Below are entries with pictures among them; reproduce exactly, and only, the lines from the one containing "Toyota Sienna 2016" down to the one containing "Portacandela Forest 6", without the pictures.

▶ _GIVEN RECORDS_
═══

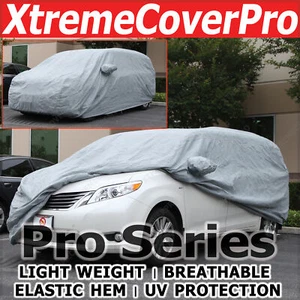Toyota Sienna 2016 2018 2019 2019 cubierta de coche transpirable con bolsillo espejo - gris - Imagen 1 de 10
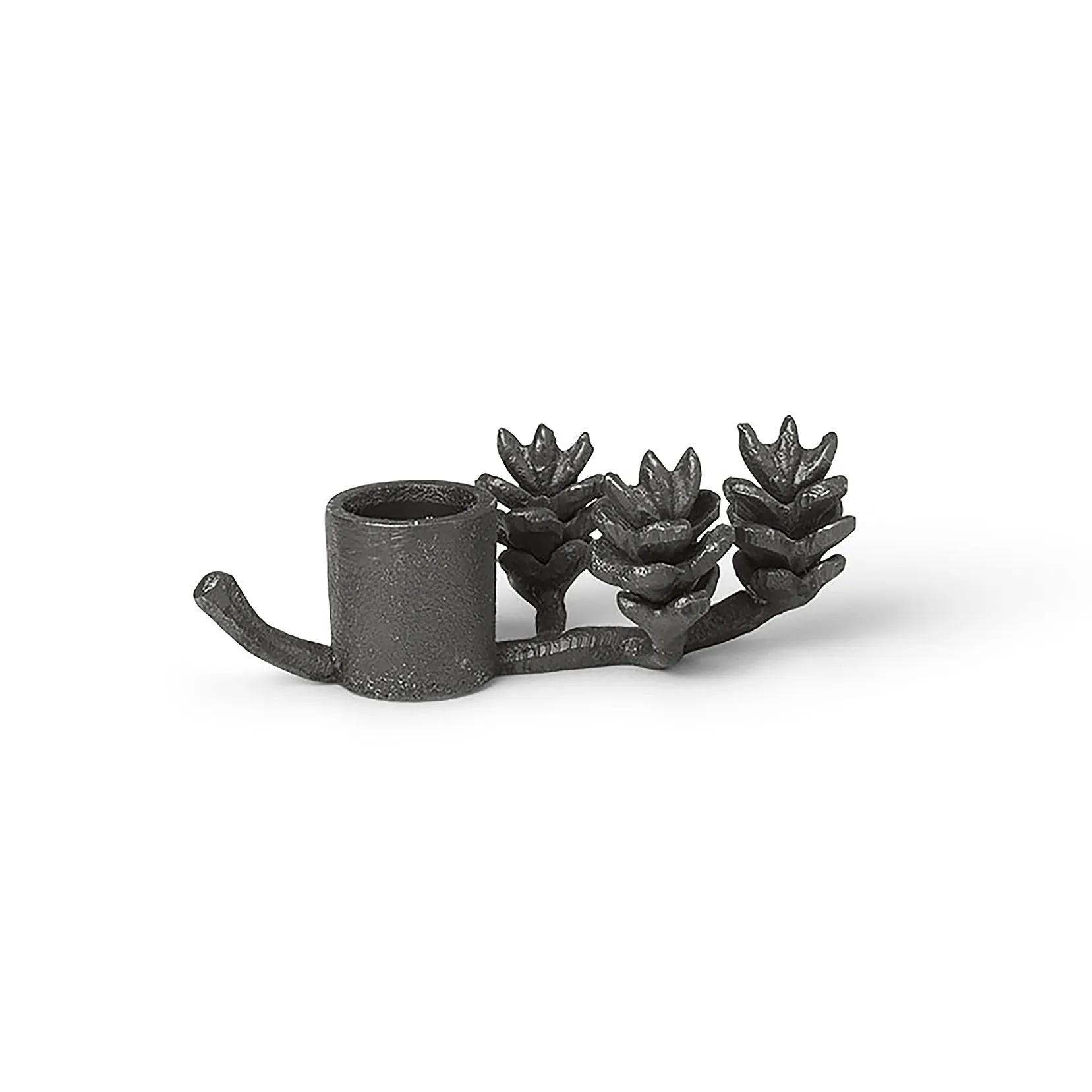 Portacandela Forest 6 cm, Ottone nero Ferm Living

═══

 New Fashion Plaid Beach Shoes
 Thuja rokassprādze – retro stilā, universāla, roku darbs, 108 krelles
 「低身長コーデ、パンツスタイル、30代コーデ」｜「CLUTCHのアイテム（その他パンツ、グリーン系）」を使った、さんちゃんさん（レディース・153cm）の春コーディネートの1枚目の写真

═══

▶ _EXPECTED ANSWER_
Toyota Sienna 2016 2018 2019 2019 cubierta de coche transpirable con bolsillo espejo - gris - Imagen 1 de 10
 Portacandela Forest 6 cm, Ottone nero Ferm Living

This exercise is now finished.